Tool-role messages (44% of corpus) produce junk terms from structured
JSON output: field names like 'output', 'exit_code', 'error', 'status'
and numeric values like '0', '1', '42'. These have zero search value and
account for ~77% of index rows.
Changes:
- stop_words.py: add JSON key stop words (output, exit_code, error, null,
true, false, status, content, message, cleared, success) and
is_noise_term() that also filters pure numeric tokens
- term_index.py: switch from is_stop_word to is_noise_term
- hermes_state.py: skip tool-role messages at insert and reindex paths
- tests: 6 new TestNoiseReduction tests
Impact on live DB: 1.19M -> 278K rows (77% reduction), 1.5s reindex.
Adds a term-based inverted index (term_index table, schema v7) that
eliminates LLM summarization from the default search path. The fast
path returns session metadata and match counts in ~1ms vs 10-15s for
the full FTS5+LLM pipeline.
Key changes:
- term_index table: (term, message_id, session_id) WITHOUT ROWID
for clustered B-tree lookups. Populated at write time in
append_message (best-effort, never blocks inserts).
- stop_words.py: 179-word NLTK English stop list, no stemming
- term_index.py: extract_terms() for term extraction
- session_search_tool.py: fast=True default, _fast_search for term
index path, _full_search preserves original behavior, CJK query
fallback to slow path
- Auto-reindex on v7 migration: _init_schema returns needs_reindex
flag, __init__ calls reindex_term_index() after migration
- Swap strategy for reindex: builds into temp table, then atomic
swap in single transaction (no empty-index window)
- get_child_session_ids(): public API replacing db._lock/db._conn
access in _fast_search
- mode field in search results: 'fast' or 'full'
- Cascade deletes: clear_messages, delete_session, prune_sessions
all clean term_index entries
Benchmarks on production DB (47.7 MB, 29,435 messages):
- Term index reindex: 1,152,587 entries from 29,435 messages in 4s
- Fast path: 1-4ms (no LLM)
- Slow path: 10,000-16,000ms (FTS5 + LLM summarization)
- Speedup: 4,000-15,000x on full round-trip
195 tests passing (48 term_index + 149 hermes_state).
12 regression tests from red-team QA covering: param binding,
child session resolution, cascade deletes, CJK fallback.

# # # #

Work order. Reproduce the stretch of the term-index change notes from "- get_child_session_ids(): public" through "deletes, CJK fallback.". The records can be set aside; none of this work draws on them.

# # # #

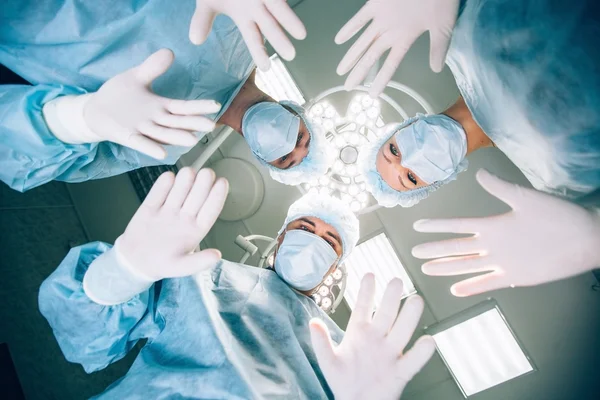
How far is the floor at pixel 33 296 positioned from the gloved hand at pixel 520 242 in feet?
5.61

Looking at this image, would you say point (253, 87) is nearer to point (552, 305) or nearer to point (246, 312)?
point (246, 312)

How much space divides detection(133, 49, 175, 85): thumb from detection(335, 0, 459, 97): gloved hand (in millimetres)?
519

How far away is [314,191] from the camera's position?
184cm

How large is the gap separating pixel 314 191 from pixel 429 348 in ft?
3.10

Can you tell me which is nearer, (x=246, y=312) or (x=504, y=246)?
(x=504, y=246)

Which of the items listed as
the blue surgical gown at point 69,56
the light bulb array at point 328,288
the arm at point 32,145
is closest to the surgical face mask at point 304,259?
the light bulb array at point 328,288

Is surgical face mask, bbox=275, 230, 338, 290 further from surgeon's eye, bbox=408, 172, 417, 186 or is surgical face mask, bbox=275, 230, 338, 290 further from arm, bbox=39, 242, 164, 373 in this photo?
arm, bbox=39, 242, 164, 373

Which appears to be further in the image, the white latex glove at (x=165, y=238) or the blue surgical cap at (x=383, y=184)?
the blue surgical cap at (x=383, y=184)

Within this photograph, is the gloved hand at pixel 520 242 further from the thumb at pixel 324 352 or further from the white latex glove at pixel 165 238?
the white latex glove at pixel 165 238

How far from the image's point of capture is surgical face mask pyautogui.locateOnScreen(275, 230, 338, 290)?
1.58m

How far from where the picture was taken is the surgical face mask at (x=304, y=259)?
5.20 ft

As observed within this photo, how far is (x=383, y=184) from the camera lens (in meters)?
1.68

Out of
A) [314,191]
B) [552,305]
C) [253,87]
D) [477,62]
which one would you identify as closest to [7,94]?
[253,87]

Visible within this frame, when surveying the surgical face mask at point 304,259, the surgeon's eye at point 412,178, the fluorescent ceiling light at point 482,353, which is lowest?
the fluorescent ceiling light at point 482,353
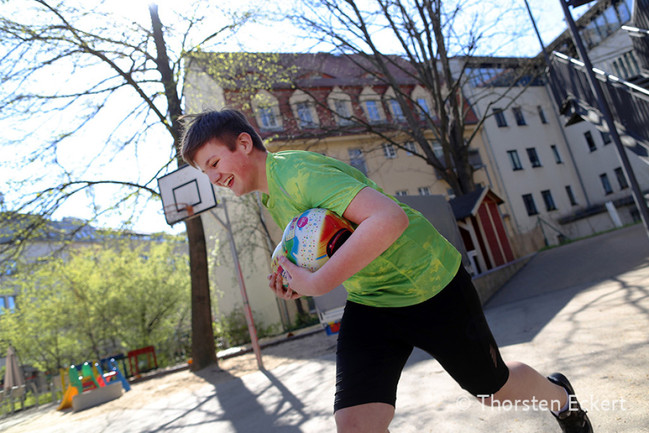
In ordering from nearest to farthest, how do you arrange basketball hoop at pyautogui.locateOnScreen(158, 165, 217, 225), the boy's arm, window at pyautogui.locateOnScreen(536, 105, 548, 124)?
the boy's arm → basketball hoop at pyautogui.locateOnScreen(158, 165, 217, 225) → window at pyautogui.locateOnScreen(536, 105, 548, 124)

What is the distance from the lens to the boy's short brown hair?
77.7 inches

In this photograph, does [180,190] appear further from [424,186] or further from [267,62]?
[424,186]

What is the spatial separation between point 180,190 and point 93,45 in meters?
6.01

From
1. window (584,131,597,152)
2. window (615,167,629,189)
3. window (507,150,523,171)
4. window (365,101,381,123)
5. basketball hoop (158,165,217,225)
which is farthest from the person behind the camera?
window (584,131,597,152)

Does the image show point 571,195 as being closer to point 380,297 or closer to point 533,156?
point 533,156

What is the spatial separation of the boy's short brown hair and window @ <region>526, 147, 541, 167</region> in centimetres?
3919

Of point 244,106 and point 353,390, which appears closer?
Answer: point 353,390

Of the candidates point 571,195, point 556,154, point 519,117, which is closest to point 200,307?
point 519,117

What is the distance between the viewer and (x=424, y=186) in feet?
104

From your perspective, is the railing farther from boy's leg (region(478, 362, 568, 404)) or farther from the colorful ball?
the colorful ball

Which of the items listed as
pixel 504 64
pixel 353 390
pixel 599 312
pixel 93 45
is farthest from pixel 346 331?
pixel 504 64

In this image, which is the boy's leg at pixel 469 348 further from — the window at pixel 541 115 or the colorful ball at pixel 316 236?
the window at pixel 541 115

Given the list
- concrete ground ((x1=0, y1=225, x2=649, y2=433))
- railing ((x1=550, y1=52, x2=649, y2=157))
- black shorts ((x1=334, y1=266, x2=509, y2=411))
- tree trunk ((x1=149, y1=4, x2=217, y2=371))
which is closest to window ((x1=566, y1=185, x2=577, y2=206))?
concrete ground ((x1=0, y1=225, x2=649, y2=433))

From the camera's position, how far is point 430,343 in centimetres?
197
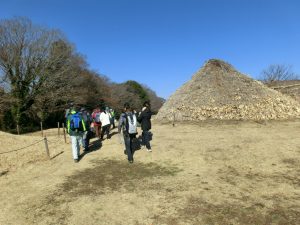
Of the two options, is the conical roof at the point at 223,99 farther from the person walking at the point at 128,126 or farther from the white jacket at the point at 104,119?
the person walking at the point at 128,126

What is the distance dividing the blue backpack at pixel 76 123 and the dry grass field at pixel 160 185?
1244 mm

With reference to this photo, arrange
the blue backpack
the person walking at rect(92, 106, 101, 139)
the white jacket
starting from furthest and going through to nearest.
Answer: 1. the person walking at rect(92, 106, 101, 139)
2. the white jacket
3. the blue backpack

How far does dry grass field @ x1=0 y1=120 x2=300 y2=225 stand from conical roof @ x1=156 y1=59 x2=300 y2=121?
26.8 feet

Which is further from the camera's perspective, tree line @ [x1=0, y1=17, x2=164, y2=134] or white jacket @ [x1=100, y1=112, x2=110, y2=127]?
tree line @ [x1=0, y1=17, x2=164, y2=134]

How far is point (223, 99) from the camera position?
21.3 metres

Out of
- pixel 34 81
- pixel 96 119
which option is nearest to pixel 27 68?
pixel 34 81

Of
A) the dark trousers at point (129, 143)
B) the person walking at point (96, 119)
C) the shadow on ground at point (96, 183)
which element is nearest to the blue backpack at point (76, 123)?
the shadow on ground at point (96, 183)

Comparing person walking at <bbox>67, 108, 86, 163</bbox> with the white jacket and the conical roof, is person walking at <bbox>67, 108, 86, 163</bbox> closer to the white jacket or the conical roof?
the white jacket

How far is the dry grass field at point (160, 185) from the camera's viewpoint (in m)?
5.56

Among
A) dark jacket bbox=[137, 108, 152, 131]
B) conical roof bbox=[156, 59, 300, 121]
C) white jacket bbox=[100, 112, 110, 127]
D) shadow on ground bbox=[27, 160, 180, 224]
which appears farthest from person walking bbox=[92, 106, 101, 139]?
conical roof bbox=[156, 59, 300, 121]

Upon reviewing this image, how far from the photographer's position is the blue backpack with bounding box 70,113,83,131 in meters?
9.56

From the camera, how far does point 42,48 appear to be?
2852cm

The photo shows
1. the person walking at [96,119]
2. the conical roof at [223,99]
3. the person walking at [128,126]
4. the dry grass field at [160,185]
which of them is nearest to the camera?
the dry grass field at [160,185]

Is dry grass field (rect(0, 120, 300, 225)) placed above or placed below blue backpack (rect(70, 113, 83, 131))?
below
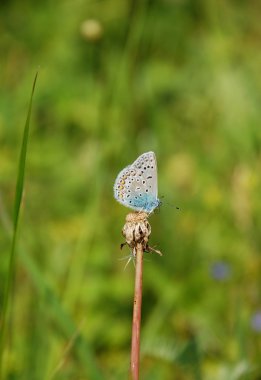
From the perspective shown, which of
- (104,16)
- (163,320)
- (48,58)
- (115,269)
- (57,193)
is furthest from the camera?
(104,16)

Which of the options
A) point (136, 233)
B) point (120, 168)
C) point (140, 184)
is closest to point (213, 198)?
point (120, 168)

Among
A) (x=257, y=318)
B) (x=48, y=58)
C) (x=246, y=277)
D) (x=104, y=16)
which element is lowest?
(x=257, y=318)

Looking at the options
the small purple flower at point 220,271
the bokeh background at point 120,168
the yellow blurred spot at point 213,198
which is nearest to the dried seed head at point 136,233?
the bokeh background at point 120,168

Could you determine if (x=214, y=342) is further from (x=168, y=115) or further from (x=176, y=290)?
Answer: (x=168, y=115)

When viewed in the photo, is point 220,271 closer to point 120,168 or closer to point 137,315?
point 120,168

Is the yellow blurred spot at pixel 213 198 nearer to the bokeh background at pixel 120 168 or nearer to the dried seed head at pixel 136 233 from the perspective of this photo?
the bokeh background at pixel 120 168

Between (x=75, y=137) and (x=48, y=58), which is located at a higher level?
(x=48, y=58)

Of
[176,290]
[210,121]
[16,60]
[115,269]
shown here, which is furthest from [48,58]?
[176,290]
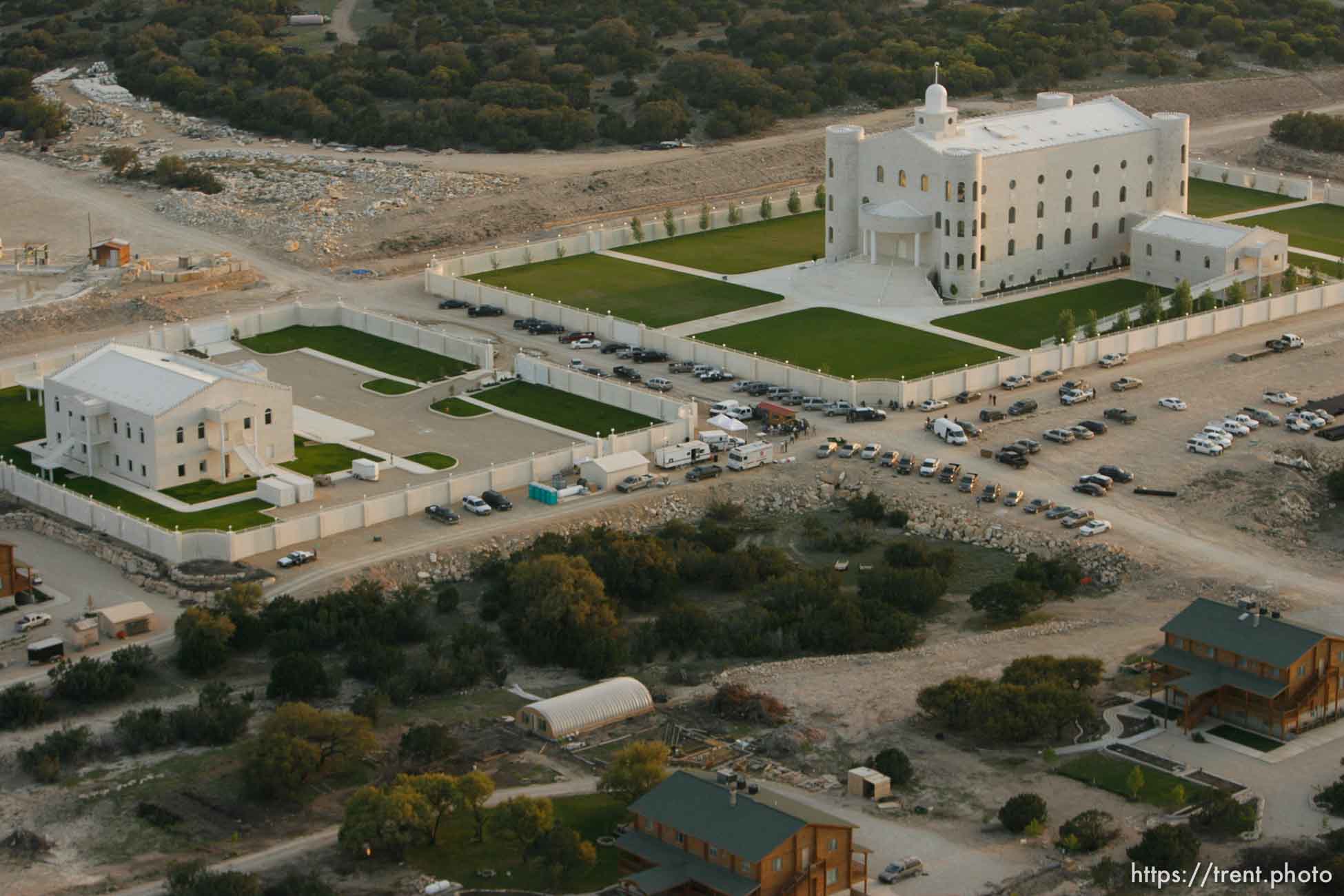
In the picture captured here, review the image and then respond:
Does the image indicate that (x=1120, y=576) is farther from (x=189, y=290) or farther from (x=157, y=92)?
(x=157, y=92)

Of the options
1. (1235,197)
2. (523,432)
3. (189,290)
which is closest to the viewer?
(523,432)

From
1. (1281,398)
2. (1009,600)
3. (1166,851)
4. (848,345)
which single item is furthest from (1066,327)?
(1166,851)

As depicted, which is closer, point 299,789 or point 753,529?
point 299,789

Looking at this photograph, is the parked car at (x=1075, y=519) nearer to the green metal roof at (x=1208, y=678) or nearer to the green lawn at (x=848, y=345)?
the green metal roof at (x=1208, y=678)

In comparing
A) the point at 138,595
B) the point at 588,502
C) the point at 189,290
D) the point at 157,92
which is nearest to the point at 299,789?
the point at 138,595

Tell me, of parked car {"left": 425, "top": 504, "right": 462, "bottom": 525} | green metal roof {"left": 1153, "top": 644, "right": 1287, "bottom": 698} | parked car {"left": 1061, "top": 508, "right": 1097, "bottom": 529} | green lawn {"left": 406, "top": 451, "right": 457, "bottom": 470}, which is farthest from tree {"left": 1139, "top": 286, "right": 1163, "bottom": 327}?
green metal roof {"left": 1153, "top": 644, "right": 1287, "bottom": 698}

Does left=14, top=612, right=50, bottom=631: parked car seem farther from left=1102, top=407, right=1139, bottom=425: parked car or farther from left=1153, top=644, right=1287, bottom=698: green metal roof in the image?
left=1102, top=407, right=1139, bottom=425: parked car

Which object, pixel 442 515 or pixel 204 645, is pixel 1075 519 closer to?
pixel 442 515

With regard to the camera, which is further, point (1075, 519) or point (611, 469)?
point (611, 469)
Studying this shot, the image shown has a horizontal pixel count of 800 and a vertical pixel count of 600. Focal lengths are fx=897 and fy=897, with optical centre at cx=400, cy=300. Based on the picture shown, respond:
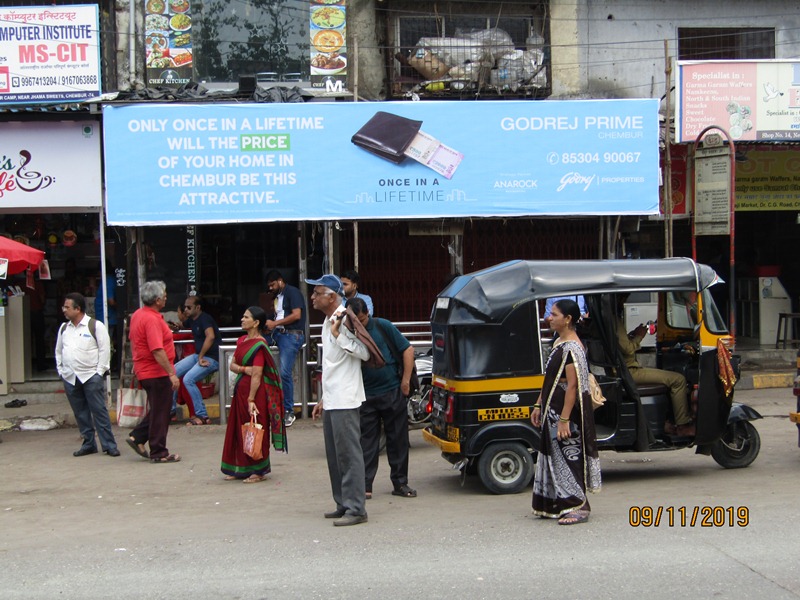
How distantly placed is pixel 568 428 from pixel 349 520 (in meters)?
1.79

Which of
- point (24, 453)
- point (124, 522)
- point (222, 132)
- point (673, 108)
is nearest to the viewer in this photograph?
point (124, 522)

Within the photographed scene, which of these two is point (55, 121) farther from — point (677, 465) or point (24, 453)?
point (677, 465)

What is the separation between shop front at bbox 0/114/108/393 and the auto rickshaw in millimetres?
6350

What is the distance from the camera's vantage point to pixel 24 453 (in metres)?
10.3

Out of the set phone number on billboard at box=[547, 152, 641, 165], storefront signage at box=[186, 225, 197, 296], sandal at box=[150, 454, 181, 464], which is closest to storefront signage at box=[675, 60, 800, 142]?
phone number on billboard at box=[547, 152, 641, 165]

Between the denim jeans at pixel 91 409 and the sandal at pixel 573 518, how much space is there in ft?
18.0

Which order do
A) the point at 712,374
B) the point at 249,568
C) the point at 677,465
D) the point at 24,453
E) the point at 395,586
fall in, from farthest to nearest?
the point at 24,453, the point at 677,465, the point at 712,374, the point at 249,568, the point at 395,586

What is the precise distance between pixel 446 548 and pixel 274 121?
7170 millimetres

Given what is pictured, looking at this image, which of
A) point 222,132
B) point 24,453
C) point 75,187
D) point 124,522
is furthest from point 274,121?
point 124,522

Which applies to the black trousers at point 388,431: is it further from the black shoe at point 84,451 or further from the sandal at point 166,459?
the black shoe at point 84,451

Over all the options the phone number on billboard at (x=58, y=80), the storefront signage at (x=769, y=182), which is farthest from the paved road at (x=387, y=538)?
the storefront signage at (x=769, y=182)

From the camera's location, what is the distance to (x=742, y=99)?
13008mm

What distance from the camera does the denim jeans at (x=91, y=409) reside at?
32.0 feet
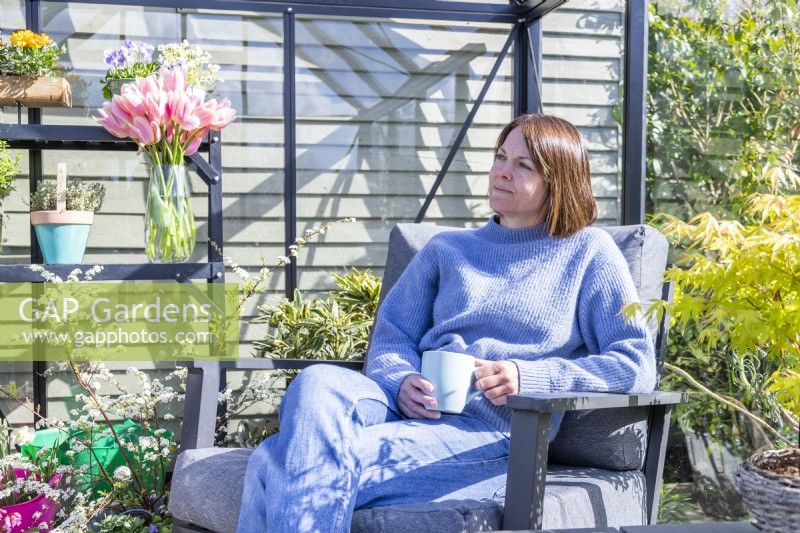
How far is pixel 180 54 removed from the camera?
10.6ft

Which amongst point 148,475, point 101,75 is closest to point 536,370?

# # # #

Output of the task.
- get_child_session_ids(): public API replacing db._lock/db._conn
access in _fast_search
- mode field in search results: 'fast' or 'full'
- Cascade deletes: clear_messages, delete_session, prune_sessions
all clean term_index entries
Benchmarks on production DB (47.7 MB, 29,435 messages):
- Term index reindex: 1,152,587 entries from 29,435 messages in 4s
- Fast path: 1-4ms (no LLM)
- Slow path: 10,000-16,000ms (FTS5 + LLM summarization)
- Speedup: 4,000-15,000x on full round-trip
195 tests passing (48 term_index + 149 hermes_state).
12 regression tests from red-team QA covering: param binding,
child session resolution, cascade deletes, CJK fallback.